Hélio Costa afirmou em seguida que o sistema japonês de TV digital reúne as seguintes características: a TV é aberta e gratuita, permite definição alta e standard, interatividade, mobilidade, portabilidade etc., o que atenderia às necessidades brasileiras – com seus 93% de TV em sinal aberto. O televisor comum no país precisaria apenas de um conversor ou modulador para ler os dados digitais e convertê-los. O ministro disse que esse decodificador estará disponível por R$ 100 – e não R$ 200, ‘como informou a reportagem no início do programa’, e ‘financiados pelo Banco Popular’ (subsidiária do Banco do Brasil).
Segundo ele, o sistema japonês possibilitaria o melhor aproveitamento possível do espectro brasileiro, de 6 MHz de largura de banda. Hélio Costa afirmou que o sistema japonês dividiu em 13 módulos esses 6 MHz – alta definição, standard etc. Sobre as polêmicas a respeito da definição do padrão brasileiro, Hélio Costa disse que desde sua posse, em julho do ano passado, já participou de 83 reuniões de discussão da TV digital. ‘Quem não participou foi porque não quis’. Ele afirmou que a decisão poderia ter sido tomada em 2000, quando a Associação Brasileira de Emissoras de Rádio e TV pediu oficialmente ao governo definição do modelo. O governo atual resolveu tomar a decisão e envolveu 93 instituições nas discussões.
‘Tudo aos estrangeiros’
Alberto Dines disse então ao ministro que é grande o desnível entre as necessidades da sociedade e o que lhe é fornecido em termos de conteúdo. Hélio Costa respondeu que o conteúdo da TV brasileira é excelente. ‘Quando era repórter estive em 73 países e constatei que a produção da TV brasileira estava em todos eles, e de excelente qualidade’ (o ex-ministro foi por muitos anos correspondente da Globo e criou o escritório da emissora em Nova York). ‘Quando a TV digital chegar, cada canal poderá oferecer quatro programações diferentes simultaneamente’, disse. ‘Isso é impossível para a TV atual, teremos portanto grande expansão da produção de conteúdo em todas as praças’. Segundo o ministro, haverá ‘dezenas, centenas de novos players produzindo conteúdo’.

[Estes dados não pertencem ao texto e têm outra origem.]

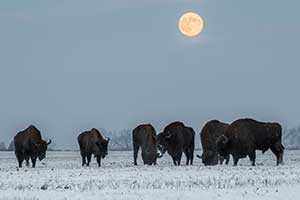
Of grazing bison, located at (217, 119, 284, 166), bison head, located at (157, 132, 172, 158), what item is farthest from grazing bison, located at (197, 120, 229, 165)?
grazing bison, located at (217, 119, 284, 166)

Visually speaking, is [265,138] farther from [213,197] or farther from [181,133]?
[213,197]

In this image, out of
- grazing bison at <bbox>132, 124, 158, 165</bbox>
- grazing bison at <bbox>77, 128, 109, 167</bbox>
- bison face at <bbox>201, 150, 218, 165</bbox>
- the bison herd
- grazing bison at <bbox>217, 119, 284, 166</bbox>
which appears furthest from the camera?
bison face at <bbox>201, 150, 218, 165</bbox>

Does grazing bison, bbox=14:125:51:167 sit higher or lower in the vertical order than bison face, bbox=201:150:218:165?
higher

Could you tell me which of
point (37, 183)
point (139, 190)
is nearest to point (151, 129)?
point (37, 183)

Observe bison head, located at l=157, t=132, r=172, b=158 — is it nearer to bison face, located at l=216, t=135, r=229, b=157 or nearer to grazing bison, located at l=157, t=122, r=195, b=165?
grazing bison, located at l=157, t=122, r=195, b=165

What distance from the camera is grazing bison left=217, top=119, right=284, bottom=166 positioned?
41156mm

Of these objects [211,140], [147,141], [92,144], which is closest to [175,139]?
[147,141]

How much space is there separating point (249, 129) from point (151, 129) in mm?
6978

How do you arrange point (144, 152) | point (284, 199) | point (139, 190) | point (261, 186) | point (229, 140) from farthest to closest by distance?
point (144, 152) → point (229, 140) → point (261, 186) → point (139, 190) → point (284, 199)

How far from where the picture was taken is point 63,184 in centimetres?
2359

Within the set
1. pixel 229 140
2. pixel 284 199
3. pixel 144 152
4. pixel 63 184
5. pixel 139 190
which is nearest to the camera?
pixel 284 199

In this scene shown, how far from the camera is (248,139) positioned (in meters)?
41.4

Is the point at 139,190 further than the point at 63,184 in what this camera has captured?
No

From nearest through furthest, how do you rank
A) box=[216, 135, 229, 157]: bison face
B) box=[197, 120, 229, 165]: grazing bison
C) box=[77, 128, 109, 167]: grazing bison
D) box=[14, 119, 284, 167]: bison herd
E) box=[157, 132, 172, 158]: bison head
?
box=[216, 135, 229, 157]: bison face → box=[14, 119, 284, 167]: bison herd → box=[77, 128, 109, 167]: grazing bison → box=[197, 120, 229, 165]: grazing bison → box=[157, 132, 172, 158]: bison head
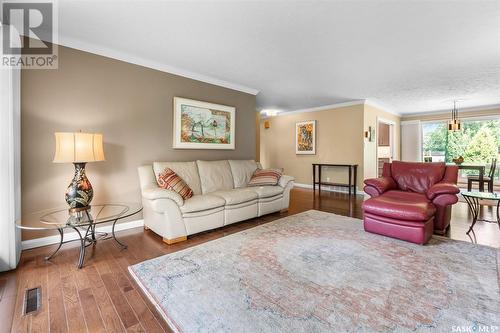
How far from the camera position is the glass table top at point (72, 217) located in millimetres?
1901

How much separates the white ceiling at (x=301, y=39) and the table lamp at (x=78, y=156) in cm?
121

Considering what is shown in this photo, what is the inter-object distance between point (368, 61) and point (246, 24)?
203cm

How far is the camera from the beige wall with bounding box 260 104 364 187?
5.92 meters

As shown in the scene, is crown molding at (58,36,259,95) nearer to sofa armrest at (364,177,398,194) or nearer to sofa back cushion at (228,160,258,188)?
sofa back cushion at (228,160,258,188)

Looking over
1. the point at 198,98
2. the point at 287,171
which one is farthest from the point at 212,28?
the point at 287,171

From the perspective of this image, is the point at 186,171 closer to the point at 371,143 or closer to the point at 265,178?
the point at 265,178

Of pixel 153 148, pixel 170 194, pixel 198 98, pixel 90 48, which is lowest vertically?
pixel 170 194

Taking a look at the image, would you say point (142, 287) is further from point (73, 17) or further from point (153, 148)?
point (73, 17)

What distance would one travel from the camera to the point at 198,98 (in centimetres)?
399

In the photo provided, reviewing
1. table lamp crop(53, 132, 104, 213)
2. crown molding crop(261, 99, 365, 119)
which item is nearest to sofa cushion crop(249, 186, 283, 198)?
table lamp crop(53, 132, 104, 213)

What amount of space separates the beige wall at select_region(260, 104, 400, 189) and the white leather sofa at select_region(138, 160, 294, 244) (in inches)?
113

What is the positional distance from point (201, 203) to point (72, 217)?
4.19ft

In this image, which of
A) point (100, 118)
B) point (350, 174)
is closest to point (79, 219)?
point (100, 118)

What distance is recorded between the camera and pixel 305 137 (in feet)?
22.6
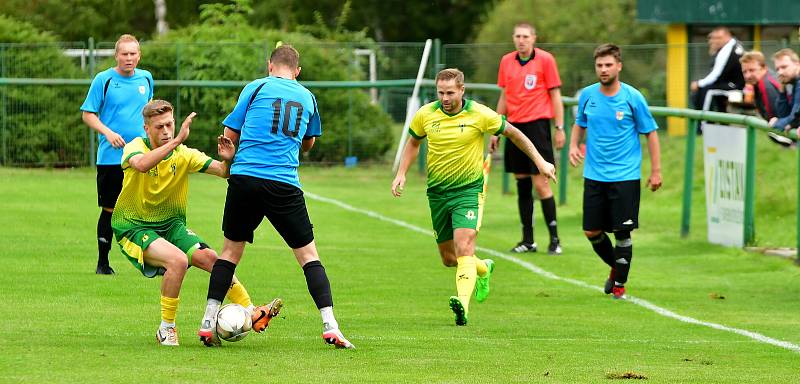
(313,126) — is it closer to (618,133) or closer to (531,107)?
(618,133)

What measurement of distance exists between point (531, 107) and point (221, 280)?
7.17m

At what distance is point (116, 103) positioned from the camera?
42.2 feet

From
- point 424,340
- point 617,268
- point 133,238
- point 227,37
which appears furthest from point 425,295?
point 227,37

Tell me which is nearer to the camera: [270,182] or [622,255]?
[270,182]

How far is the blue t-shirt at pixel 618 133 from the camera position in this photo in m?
12.5

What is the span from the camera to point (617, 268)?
41.6 ft

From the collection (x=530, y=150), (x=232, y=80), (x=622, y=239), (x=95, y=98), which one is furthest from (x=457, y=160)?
(x=232, y=80)

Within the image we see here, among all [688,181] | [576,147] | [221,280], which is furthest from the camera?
[688,181]

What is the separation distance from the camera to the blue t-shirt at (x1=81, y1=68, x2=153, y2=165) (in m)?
12.8

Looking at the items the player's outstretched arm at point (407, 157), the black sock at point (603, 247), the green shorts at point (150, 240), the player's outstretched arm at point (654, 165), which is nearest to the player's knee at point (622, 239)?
the black sock at point (603, 247)

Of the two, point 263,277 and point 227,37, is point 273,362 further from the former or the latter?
point 227,37

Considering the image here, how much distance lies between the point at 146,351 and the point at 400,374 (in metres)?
1.52

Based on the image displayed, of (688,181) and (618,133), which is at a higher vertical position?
(618,133)

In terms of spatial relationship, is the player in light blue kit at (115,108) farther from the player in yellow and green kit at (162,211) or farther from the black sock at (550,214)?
the black sock at (550,214)
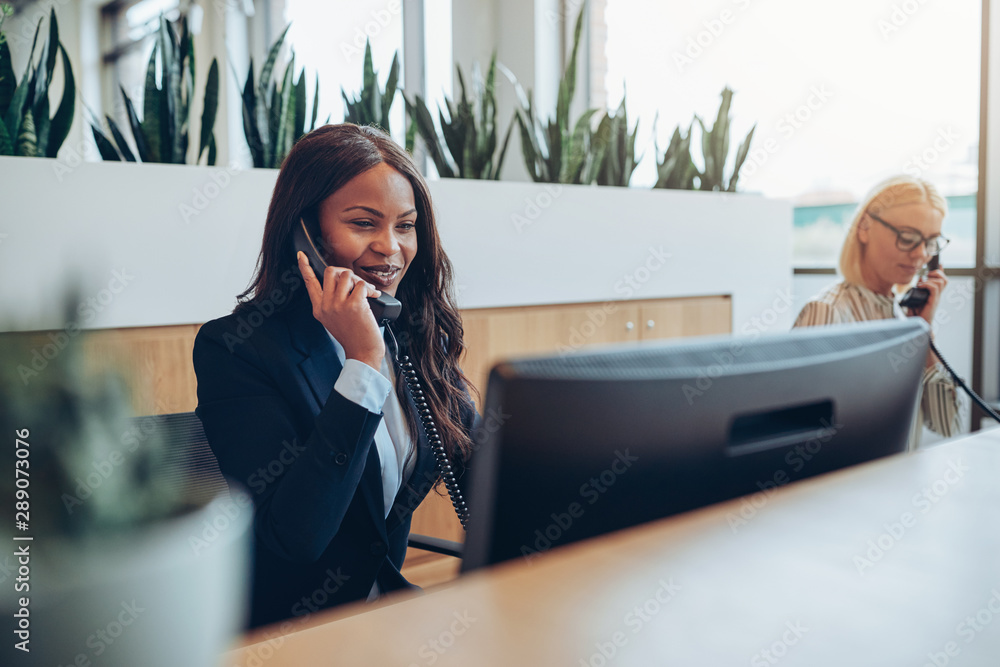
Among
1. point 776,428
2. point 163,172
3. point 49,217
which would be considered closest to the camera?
point 776,428

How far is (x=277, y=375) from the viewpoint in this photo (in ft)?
3.68

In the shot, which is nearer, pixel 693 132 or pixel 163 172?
pixel 163 172

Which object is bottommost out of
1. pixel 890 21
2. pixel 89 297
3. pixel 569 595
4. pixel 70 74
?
pixel 569 595

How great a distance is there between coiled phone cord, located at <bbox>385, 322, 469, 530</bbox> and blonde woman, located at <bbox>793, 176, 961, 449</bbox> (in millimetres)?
1110

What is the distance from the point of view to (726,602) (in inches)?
19.9

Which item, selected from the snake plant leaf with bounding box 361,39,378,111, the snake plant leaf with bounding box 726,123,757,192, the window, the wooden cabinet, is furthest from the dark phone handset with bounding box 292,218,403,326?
the window

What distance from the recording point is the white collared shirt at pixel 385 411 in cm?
105

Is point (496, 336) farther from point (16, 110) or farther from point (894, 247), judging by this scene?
point (16, 110)

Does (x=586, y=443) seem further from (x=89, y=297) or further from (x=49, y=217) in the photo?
(x=49, y=217)

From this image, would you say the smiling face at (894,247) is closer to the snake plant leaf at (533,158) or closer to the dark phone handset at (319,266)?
the snake plant leaf at (533,158)

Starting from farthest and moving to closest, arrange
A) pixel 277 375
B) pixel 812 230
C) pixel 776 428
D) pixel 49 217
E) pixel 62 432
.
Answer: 1. pixel 812 230
2. pixel 49 217
3. pixel 277 375
4. pixel 776 428
5. pixel 62 432

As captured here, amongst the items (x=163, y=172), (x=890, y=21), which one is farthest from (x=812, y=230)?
(x=163, y=172)

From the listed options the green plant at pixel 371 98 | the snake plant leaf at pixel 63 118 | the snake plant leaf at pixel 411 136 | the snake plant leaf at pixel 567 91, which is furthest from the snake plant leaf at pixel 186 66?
the snake plant leaf at pixel 567 91

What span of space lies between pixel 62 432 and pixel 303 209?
101cm
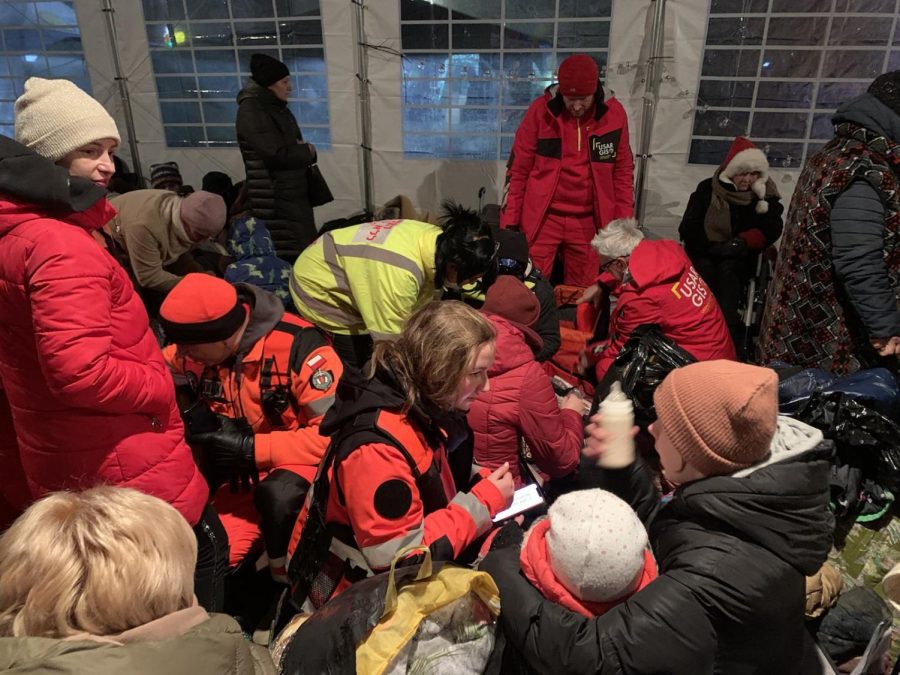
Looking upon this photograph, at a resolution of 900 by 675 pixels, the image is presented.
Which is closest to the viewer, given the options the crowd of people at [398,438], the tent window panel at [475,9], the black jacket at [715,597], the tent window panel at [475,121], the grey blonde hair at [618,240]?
the crowd of people at [398,438]

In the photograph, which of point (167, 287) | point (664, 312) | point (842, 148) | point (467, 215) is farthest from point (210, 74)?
point (842, 148)

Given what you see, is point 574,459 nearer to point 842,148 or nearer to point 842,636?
point 842,636

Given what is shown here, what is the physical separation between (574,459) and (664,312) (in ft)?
2.70

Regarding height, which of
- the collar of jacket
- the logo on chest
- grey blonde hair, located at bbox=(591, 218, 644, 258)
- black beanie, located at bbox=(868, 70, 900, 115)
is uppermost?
black beanie, located at bbox=(868, 70, 900, 115)

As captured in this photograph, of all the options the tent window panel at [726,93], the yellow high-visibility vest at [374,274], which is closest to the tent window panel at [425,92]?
the tent window panel at [726,93]

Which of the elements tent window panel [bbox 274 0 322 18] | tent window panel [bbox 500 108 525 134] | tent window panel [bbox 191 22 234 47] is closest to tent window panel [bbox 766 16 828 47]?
tent window panel [bbox 500 108 525 134]

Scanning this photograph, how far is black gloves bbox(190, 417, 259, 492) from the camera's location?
7.11ft

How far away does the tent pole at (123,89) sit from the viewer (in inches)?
207

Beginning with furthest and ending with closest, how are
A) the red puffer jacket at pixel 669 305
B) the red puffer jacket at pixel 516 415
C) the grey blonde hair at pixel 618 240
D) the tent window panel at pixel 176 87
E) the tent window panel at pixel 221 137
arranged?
the tent window panel at pixel 221 137 < the tent window panel at pixel 176 87 < the grey blonde hair at pixel 618 240 < the red puffer jacket at pixel 669 305 < the red puffer jacket at pixel 516 415

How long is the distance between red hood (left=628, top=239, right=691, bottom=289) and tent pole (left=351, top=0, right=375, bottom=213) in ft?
10.5

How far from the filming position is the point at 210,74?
5453 mm

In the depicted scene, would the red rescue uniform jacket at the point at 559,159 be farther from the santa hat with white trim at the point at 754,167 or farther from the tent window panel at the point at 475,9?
the tent window panel at the point at 475,9

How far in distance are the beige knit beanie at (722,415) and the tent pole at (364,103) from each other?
14.9ft

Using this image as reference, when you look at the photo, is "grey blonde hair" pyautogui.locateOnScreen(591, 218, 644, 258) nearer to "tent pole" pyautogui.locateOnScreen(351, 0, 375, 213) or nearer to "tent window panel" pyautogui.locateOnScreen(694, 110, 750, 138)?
"tent window panel" pyautogui.locateOnScreen(694, 110, 750, 138)
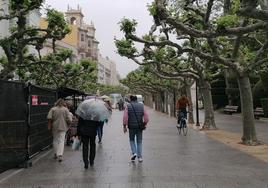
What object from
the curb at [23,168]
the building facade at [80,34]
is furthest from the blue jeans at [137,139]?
the building facade at [80,34]

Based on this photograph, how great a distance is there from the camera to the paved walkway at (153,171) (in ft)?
31.9

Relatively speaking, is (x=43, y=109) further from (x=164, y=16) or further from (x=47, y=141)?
(x=164, y=16)

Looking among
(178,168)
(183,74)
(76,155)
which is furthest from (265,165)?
(183,74)

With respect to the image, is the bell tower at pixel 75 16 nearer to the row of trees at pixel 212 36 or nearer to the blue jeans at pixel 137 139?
the row of trees at pixel 212 36

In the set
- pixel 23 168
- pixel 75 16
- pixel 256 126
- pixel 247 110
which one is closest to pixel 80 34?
pixel 75 16

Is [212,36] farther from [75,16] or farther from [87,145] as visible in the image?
[75,16]

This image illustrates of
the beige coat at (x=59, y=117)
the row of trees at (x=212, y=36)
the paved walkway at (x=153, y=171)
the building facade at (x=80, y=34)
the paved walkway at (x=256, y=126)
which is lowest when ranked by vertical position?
the paved walkway at (x=153, y=171)

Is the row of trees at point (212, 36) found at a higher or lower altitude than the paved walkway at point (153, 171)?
higher

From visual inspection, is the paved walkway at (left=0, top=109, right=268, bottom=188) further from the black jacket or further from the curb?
the black jacket

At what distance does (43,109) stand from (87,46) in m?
119

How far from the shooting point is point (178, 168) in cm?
1166

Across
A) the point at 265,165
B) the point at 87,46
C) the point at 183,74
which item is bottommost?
the point at 265,165

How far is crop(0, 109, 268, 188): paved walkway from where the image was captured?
383 inches

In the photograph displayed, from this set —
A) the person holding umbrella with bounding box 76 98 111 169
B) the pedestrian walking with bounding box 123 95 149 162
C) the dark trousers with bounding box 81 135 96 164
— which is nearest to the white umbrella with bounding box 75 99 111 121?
the person holding umbrella with bounding box 76 98 111 169
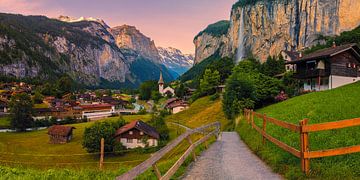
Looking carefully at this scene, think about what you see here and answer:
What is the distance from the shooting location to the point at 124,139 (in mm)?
58750

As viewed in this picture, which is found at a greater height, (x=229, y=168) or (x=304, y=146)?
(x=304, y=146)

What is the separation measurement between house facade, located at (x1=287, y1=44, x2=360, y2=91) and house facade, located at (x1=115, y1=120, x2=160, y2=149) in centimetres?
2989

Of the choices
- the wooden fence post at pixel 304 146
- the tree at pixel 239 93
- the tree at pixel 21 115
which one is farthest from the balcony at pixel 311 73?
the tree at pixel 21 115

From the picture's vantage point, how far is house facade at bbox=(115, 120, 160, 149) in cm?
5673

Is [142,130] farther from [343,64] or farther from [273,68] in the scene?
[273,68]

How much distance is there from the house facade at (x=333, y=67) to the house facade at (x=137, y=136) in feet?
98.1

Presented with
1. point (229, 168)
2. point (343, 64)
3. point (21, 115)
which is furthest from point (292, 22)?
point (229, 168)

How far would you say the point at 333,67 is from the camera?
1699 inches

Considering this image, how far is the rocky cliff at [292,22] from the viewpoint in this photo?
423ft

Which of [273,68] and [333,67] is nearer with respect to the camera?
[333,67]

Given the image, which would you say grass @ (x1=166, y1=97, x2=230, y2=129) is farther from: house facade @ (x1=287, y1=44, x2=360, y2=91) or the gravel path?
the gravel path

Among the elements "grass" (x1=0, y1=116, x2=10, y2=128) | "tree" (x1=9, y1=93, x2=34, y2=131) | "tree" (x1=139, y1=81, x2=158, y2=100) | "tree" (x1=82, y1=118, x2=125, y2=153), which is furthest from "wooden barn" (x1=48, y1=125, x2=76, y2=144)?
"tree" (x1=139, y1=81, x2=158, y2=100)

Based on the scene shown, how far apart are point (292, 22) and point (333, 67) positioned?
408ft

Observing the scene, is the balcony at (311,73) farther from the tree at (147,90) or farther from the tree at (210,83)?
the tree at (147,90)
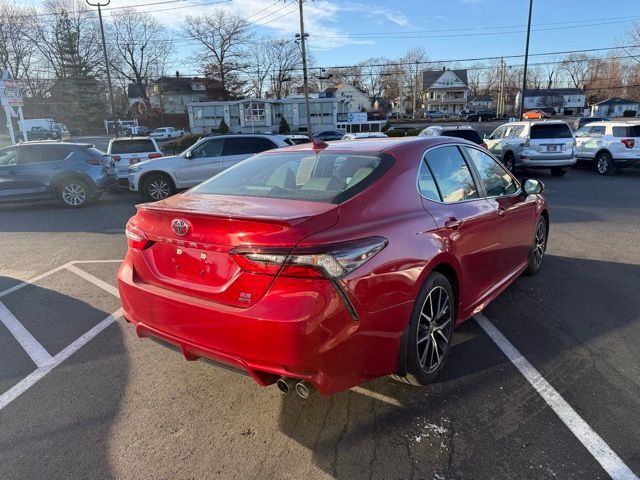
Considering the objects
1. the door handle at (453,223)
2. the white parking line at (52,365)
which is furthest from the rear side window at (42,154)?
the door handle at (453,223)

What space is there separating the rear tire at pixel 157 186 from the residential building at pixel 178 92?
2914 inches

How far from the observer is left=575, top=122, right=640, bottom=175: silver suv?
609 inches

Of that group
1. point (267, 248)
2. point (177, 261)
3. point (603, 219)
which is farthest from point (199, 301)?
point (603, 219)

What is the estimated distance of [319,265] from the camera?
2348 mm

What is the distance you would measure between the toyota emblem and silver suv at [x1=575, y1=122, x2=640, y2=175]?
17.2 metres

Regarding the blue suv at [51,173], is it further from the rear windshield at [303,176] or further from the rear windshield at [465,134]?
the rear windshield at [465,134]

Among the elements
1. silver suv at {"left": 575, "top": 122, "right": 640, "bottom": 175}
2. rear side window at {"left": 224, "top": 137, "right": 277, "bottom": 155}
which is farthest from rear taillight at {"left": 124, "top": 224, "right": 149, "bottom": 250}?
silver suv at {"left": 575, "top": 122, "right": 640, "bottom": 175}

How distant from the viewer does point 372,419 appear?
2.84 meters

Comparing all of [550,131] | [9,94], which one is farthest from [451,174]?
[9,94]

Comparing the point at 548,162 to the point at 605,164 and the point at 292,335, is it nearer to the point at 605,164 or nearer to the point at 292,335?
the point at 605,164

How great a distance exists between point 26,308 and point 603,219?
9.50 meters

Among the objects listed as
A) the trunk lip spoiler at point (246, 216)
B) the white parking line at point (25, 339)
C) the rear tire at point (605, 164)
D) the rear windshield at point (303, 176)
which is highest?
the rear windshield at point (303, 176)

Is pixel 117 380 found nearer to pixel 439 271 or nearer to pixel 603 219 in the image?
pixel 439 271

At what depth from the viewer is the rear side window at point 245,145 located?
1195 centimetres
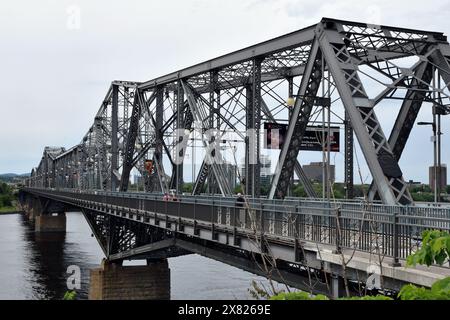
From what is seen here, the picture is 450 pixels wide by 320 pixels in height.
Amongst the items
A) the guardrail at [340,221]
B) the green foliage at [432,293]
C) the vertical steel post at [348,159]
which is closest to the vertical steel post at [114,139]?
the guardrail at [340,221]

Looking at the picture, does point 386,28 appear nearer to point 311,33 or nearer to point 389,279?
point 311,33

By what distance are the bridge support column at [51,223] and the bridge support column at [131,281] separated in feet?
217

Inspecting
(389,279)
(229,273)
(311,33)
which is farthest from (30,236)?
(389,279)

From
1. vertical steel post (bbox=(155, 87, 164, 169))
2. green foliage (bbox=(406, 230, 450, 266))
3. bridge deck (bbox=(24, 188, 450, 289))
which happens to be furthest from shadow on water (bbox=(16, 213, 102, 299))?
green foliage (bbox=(406, 230, 450, 266))

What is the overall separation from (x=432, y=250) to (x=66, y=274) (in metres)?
56.1

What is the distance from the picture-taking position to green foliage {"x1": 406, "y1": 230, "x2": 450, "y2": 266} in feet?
15.9

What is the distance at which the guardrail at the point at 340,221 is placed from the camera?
10.8 meters

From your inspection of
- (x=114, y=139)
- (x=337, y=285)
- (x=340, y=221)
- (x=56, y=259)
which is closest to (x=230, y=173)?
(x=340, y=221)

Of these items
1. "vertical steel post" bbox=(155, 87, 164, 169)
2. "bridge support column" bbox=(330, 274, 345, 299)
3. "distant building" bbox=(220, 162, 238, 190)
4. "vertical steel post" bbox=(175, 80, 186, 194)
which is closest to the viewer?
"bridge support column" bbox=(330, 274, 345, 299)

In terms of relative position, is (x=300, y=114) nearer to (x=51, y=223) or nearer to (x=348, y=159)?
(x=348, y=159)

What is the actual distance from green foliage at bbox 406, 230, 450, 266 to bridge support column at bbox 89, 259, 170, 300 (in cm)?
3562

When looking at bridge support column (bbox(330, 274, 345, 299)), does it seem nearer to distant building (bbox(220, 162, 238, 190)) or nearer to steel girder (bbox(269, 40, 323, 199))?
steel girder (bbox(269, 40, 323, 199))

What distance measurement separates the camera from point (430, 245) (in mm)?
5020
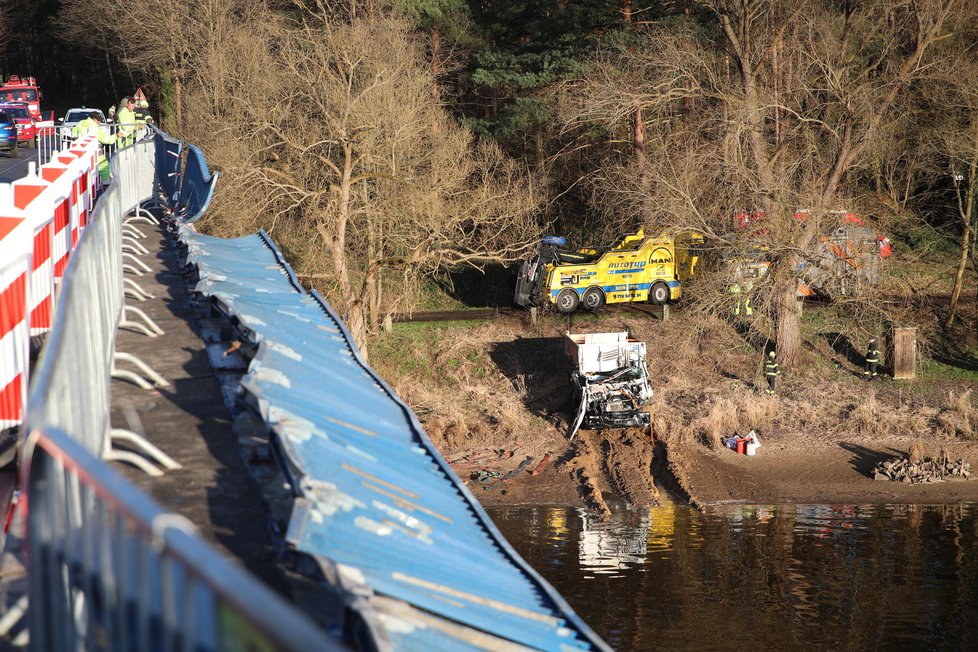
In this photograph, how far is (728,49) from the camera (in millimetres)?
36656

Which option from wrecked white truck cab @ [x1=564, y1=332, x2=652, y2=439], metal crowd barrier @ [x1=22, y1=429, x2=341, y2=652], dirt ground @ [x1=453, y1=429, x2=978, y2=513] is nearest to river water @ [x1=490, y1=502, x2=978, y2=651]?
dirt ground @ [x1=453, y1=429, x2=978, y2=513]

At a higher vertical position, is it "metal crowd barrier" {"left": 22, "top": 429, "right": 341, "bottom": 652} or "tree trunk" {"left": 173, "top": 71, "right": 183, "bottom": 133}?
"tree trunk" {"left": 173, "top": 71, "right": 183, "bottom": 133}

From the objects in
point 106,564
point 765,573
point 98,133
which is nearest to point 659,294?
point 765,573

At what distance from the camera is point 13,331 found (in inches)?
248

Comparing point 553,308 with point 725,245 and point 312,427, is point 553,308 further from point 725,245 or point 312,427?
point 312,427

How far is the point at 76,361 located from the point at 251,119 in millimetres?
32259

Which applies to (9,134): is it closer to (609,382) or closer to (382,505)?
(609,382)

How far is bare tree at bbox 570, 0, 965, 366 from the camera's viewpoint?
32.7m

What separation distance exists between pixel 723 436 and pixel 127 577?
30.4m

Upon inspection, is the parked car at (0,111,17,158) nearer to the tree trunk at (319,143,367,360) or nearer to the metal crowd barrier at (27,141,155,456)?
the tree trunk at (319,143,367,360)

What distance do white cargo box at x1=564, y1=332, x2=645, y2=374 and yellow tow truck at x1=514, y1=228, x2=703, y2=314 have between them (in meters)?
4.82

Com exceção da área central da Avenida Paulista, disse, todo o Brasil terá condições de ver surgirem muitos canais novos, que já entrarão no formato digital. Citando evento promovido esta semana em Barcelona, que ele acompanha pela internet, Hélio Costa disse que no encontro se discute a criação de redes de TV para produzir conteúdo apenas para celulares. ‘Não é a TV digital, porque não se trata de emissoras e o conteúdo é pago, mas a tendência é essa’.
Sobre a situação da TV aberta e das teles em 10 anos, o ministro foi incisivo: ‘O Brasil fatura R$ 100 bilhões em telecomunicações: R$ 90 bilhões vão para as teles, R$ 10 bilhões vão para as TVs’, disse. ‘Precisamos decidir se o Brasil vai entregar tudo aos estrangeiros.’